> **Source document**
## start

Friday, August 2, 2013

Do Not Play Words With Friends With My Dad

XEQAL. Good word! I'll play that!
When I have free time, one of the things I do is play games on my iPhone. Zynga produces most of the games I love, and my two top games are Scramble With Friends, and Words With Friends. I play Scramble with Friends mostly with a woman I used to work with and a couple of people I don’t actually know, who I started out playing randomly matched games with, and with whom I have kept playing for almost two years now. I like Scramble With Friends a lot, mainly because I can beat most of the people I play, and when I lose, I usually don’t lose by much. Words With Friends, though, is a different story.

When I play Words With Friends, I often experience defeat similar to that of Napoleon at Waterloo. The worst thing about the game, aside from my losing all the time, is that my opponents always seem to be able to play words that are worth, like, 85 points or something, while I will play a word worth two points. The person who most often whoops my butt is my dad. My dad and I have, like eight games going on Words With Friends at any given time. I like this arrangement because, after we reach a certain number of games, statistics are on my side and I actually stand to win one or two. I don’t know how many of you know my dad, but, (and this may be a little-known fact) he will kick anyone’s butt at any sort of word-related game.

## end

> **Data extract**
## start

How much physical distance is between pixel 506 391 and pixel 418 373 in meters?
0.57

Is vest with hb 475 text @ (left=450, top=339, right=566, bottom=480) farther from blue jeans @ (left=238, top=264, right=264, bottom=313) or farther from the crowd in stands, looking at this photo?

## end

> **Tasks**
• 1. In the Words With Friends post, about how many games does the writer have going with their dad at any given time?
• 2. Reproduce verbatim the stretch of the Words With Friends post from "When I have" through "a different story.".

> **Per-task answers**
• 1. About eight.

• 2.
When I have free time, one of the things I do is play games on my iPhone. Zynga produces most of the games I love, and my two top games are Scramble With Friends, and Words With Friends. I play Scramble with Friends mostly with a woman I used to work with and a couple of people I don’t actually know, who I started out playing randomly matched games with, and with whom I have kept playing for almost two years now. I like Scramble With Friends a lot, mainly because I can beat most of the people I play, and when I lose, I usually don’t lose by much. Words With Friends, though, is a different story.